* **Written instruction**: Reproduce verbatim the lines of the listing starting at the line containing "How far is the treeline" and ending at the line containing "1318 inches", both included.

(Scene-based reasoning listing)
— Start —

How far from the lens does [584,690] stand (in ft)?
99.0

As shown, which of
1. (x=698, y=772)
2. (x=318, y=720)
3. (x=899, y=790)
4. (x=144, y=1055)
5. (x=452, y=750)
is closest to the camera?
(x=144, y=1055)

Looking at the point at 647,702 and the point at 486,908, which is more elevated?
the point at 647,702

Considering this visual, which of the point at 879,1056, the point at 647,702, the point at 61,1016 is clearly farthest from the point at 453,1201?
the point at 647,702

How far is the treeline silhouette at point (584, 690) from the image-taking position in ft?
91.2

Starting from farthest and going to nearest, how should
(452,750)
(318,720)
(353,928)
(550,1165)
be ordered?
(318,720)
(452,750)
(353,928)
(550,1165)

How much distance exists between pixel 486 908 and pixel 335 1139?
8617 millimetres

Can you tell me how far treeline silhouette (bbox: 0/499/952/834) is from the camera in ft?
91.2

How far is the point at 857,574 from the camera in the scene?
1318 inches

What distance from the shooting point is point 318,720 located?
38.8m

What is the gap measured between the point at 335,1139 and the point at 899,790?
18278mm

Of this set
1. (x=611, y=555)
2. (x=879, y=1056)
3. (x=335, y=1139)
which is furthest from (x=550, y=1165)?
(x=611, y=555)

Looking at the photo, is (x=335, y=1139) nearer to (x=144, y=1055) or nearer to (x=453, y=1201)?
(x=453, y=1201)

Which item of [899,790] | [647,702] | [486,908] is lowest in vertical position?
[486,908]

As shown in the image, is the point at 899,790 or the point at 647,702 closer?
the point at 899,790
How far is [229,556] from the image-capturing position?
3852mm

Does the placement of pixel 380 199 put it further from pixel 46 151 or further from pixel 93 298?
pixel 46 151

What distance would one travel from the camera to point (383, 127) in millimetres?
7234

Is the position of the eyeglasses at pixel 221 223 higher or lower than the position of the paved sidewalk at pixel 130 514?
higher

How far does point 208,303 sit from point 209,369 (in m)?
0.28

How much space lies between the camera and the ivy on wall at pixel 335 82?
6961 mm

— End —

* **Output for this task**:
How far is the treeline silhouette at point (584, 690) from the image-taking position in ft?
91.2

Starting from farthest and going to nearest, how should
(452,750)
(318,720)
(353,928)
(550,1165)
be ordered?
(318,720)
(452,750)
(353,928)
(550,1165)

How much distance exists between pixel 486 908 and pixel 335 1139?
8617 millimetres

Can you tell me how far treeline silhouette (bbox: 0/499/952/834) is from the camera in ft?
91.2

How far is the point at 857,574 from the camera in the scene?
1318 inches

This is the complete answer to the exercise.